● DESCRIPTION OF THE TASK
Show each line in the listing below that contains the string "instances", counting only matches with the same case.
─── THE RECORDS
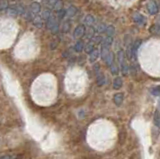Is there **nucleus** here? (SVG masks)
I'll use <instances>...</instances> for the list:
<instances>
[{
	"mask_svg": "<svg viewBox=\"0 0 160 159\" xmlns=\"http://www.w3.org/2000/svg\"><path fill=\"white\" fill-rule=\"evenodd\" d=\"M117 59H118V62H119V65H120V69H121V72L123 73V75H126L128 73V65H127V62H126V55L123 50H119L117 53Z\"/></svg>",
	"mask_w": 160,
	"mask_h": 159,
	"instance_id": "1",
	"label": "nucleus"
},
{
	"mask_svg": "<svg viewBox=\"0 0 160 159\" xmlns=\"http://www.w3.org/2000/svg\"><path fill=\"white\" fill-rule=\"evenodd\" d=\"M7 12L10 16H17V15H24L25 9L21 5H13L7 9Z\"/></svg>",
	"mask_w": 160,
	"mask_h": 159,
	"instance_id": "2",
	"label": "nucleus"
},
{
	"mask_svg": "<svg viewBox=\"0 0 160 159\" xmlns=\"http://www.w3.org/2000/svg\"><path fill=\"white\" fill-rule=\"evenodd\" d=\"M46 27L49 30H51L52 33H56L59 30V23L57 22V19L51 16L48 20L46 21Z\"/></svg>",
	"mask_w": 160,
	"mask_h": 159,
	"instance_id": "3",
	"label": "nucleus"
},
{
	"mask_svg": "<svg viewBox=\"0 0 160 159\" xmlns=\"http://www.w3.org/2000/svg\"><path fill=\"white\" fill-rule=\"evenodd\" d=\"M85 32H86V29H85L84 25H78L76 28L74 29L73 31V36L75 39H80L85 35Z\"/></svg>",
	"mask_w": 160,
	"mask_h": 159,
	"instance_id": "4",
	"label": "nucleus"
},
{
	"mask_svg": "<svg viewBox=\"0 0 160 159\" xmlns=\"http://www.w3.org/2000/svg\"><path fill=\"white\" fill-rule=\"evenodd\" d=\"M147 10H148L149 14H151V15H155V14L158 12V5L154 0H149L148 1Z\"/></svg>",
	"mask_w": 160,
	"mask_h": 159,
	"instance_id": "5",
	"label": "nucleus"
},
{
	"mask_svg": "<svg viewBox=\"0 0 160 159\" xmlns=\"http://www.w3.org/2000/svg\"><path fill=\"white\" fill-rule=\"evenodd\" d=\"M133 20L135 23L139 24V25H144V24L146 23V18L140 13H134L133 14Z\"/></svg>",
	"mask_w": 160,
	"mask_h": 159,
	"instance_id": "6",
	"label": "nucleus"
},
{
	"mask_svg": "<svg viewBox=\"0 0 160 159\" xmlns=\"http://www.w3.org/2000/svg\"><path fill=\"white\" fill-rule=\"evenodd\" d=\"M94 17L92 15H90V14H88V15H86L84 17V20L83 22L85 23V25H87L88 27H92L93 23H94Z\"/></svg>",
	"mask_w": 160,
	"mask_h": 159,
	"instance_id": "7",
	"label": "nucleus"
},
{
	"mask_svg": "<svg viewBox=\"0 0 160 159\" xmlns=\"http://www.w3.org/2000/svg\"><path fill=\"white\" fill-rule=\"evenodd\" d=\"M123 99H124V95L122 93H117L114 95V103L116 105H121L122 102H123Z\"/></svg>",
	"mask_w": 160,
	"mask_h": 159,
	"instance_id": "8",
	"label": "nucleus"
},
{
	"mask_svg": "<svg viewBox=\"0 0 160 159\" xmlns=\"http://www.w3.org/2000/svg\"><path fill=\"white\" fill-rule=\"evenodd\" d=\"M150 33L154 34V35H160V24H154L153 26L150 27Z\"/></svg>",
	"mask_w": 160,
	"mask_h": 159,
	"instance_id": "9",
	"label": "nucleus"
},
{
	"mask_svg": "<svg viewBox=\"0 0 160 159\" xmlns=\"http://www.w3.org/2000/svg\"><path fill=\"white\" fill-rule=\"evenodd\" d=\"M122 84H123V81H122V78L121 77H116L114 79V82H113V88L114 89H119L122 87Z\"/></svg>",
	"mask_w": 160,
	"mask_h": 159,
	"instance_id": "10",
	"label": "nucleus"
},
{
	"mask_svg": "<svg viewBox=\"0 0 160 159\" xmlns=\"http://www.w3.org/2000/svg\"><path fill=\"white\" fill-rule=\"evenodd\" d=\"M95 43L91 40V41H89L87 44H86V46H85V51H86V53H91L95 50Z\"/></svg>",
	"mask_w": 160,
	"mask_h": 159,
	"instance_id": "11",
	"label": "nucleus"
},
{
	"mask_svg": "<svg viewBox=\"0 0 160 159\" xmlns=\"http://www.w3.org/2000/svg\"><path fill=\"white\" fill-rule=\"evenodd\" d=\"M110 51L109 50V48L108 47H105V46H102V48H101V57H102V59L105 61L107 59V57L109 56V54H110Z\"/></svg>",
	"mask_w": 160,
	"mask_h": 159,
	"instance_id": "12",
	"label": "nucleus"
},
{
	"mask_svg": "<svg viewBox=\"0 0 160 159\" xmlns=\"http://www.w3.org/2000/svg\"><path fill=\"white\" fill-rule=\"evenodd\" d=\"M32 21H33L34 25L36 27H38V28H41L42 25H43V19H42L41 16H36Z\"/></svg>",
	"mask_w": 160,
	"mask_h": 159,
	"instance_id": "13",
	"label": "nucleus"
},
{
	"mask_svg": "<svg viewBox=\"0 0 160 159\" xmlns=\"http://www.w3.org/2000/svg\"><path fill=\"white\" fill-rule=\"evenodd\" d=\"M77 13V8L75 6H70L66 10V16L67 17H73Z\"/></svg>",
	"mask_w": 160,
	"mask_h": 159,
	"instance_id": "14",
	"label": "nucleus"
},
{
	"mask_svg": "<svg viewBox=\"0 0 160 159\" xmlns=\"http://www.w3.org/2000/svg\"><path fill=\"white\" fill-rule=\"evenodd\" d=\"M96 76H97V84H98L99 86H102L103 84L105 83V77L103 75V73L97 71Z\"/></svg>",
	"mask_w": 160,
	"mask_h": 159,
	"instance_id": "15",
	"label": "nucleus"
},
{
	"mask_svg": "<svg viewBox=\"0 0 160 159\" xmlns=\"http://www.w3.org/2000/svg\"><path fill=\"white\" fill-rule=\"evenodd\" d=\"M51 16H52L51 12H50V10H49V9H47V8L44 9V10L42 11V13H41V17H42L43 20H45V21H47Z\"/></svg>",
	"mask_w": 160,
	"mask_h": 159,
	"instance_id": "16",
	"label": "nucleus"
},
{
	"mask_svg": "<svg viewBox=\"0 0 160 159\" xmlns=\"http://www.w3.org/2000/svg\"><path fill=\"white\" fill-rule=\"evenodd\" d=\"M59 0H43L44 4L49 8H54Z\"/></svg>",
──────
● ANSWER TO THE TASK
I'll use <instances>...</instances> for the list:
<instances>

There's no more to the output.